The regulatory landscape for fintechs is continually evolving. It is critical that compliance officers stay on top of what is going on in the industry to ensure they make the best decisions and take proactive measures in alignment with current regulations. The recent OFAC settlement with Payoneer, Inc. for apparent violations of multiple sanctions programs is an excellent case study for compliance officers with fintechs and payment processors to heed when enhancing their compliance programs.
For those not familiar with the matter, Payoneer paid a more than $1.4 million monetary penalty to settle the action to cover 2,260 apparent violations — 2,241 payments were made to parties in jurisdictions subject to sanctions and 19 payments were made on behalf of Sanctioned Designed Nationals (“SDNs”).
The four-page enforcement order release offers several key lessons:
Compliance control breakdowns at Payoneer included:
- weak algorithms that allowed close matches to the SDN list to go unflagged by its filter
- failure to screen for bank BIC codes even when that information was part of the SDN list entries
- when backlogs occurred, flagged payments were released without manual review
- lack of focus on monitoring IP addresses in sanctioned locations
Aggravating factors:
- the compliance deficiencies persisted for a number of years
- Payoneer had information in its possession that should have revealed the locations in sanctions jurisdictions (IP addresses, billing addresses, identification, etc.)

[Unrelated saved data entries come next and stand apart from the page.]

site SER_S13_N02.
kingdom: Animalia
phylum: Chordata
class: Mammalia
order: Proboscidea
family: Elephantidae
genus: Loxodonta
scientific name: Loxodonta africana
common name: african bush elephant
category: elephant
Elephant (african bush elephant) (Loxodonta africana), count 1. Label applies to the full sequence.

- violations of six sanctions programs
Mitigating factors:
- self-disclosure and cooperation
- no previous penalties in the preceding five years
- comprehensive remediation efforts including a new CCO, enhanced screening software, screening of IP addresses, billing addresses and other identifying information for account holders, rule enhancements to stop payments with identifying factors in sanctions jurisdictions
Once again, through this settlement, OFAC specifically notes that money service businesses should develop an OFAC compliance program and refers to the OFAC Framework for Compliance Guidance issued in May 2019.
What is particularly noteworthy is that Payoneer had policies in place, but still fell short. What went wrong? The key deficiencies were in screening, testing, auditing and transaction review procedures which goes to prove that even the best compliance procedures need constant testing.
Test, Test, Test
Now is the time to review your organization’s OFAC compliance program and procedures. It is imperative that you can confidently answer the following questions:
- Are you regularly testing your sanctions program?
- Have you conducted a sample lookback of transactions or audited your escalation procedures?
- How are your sanctions filters set?
- Are you capturing IP addresses?
- Are you screening for IP addresses?
- What is your policy for customer use of VPNs or other anonymizing tools?
- How do you handle a backlog?
If you can’t answer these questions, then take action to get the answers. If you don’t have the bandwidth to conduct such testing, engage an outside expert to help. In the long run, testing can help you keep from running afoul of regulations and the potential for costly fines.